Document Cloud revenue in Q1 grew 24% from a year ago to $351 million and the company grew Document Cloud annual recurring revenue to $1.15 billion – an addition of $71 million from last year, CFO John Murphy said March 12 on an earnings call.

“This momentum is being driven by strong customer acquisition and the expanding portfolio of PDF mobile and web applications,” CEO Shantanu Narayen told analysts on the call. “Key wins in the quarter” included Equifax, Gannett and Shell, he noted.

“Acrobat continues to be the gold standard for creating, editing, scanning, signing and sharing digital documents,” he also said, adding: “As more people are working on the go, our mobile app usage continues to rise. More than 600 million people have installed Acrobat on their mobile devices” to date.

Demand for Adobe’s mobile applications, including Photoshop on iPad, Lightroom and Photoshop Express, “continues to grow” also, he said. “With more than 35 million new Adobe IDs in Q1, mobile is proving to be a strong pipeline for paid mobile-only as well as desktop subscriptions,” he told analysts, pointing out this year marks Photoshop’s 30th anniversary.

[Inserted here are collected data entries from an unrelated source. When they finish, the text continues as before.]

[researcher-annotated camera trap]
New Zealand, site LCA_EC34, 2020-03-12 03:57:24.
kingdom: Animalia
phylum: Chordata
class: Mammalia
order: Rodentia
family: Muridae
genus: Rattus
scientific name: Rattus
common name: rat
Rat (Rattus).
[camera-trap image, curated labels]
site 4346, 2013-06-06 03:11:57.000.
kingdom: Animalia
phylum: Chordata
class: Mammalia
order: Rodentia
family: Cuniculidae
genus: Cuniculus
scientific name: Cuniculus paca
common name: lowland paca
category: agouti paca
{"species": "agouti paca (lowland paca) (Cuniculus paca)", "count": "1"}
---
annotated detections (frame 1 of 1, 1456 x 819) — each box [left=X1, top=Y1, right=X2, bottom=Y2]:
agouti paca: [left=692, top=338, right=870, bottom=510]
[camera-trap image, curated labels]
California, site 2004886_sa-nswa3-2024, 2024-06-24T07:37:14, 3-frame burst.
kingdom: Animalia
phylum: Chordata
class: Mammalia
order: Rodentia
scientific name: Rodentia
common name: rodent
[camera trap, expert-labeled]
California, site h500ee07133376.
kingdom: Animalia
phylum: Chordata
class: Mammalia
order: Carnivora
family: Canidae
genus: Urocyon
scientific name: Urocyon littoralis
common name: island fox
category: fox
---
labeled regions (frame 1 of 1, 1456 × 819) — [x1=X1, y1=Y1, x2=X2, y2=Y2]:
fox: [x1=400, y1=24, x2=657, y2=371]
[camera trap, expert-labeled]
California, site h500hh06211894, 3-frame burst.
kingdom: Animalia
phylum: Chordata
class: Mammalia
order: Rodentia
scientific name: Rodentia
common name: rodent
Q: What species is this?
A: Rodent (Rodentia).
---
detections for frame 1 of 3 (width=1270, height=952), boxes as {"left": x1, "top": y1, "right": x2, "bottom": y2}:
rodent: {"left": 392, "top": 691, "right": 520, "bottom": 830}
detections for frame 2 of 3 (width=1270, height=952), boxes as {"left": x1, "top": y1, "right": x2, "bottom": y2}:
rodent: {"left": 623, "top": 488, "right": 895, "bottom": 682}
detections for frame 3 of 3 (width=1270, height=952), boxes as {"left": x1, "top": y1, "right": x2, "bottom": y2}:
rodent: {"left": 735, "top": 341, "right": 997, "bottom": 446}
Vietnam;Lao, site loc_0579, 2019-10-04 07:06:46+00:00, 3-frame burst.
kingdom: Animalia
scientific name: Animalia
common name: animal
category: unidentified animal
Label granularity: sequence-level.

In Adobe’s Digital Experience business, revenue grew 15% from last year to $858 million in Q1, he noted.

The company added new functionality to Adobe Commerce Cloud that he said “enables merchants to natively add high-quality media assets to their websites and create personalized recommendations.” In the process, “we drove more than 50 percent year-over-year bookings growth,” he said.

Total Adobe Q1 revenue increased 19% from a year ago to $3.09 billion, while profit grew to $955 million ($1.96 a share) from $674 million ($1.36 a share).

“While Q1 was a typically strong quarter, I know what’s top of mind for all of us is navigating the impact of COVID-19,” Narayen said, noting the company recently decided to cancel its annual Adobe Summit in Las Vegas and replace it with a digital online event March 31.

“We are fortunate that the company’s revenue and earnings are relatively predictable as a result of our move to a subscription-based business model,” he told analysts. Adobe has “seen little to no impact on Adobe.com for Creative Cloud and Document Cloud demand thus far and will continue to acquire and engage customers digitally,” he said.

However, he warned that Adobe expects “some enterprises will delay bookings, postpone services implementation and reduce expenses.” Although “the situation is concerning and there is tremendous uncertainty,” he said: “The long-term fundamentals of our business remain undiminished.”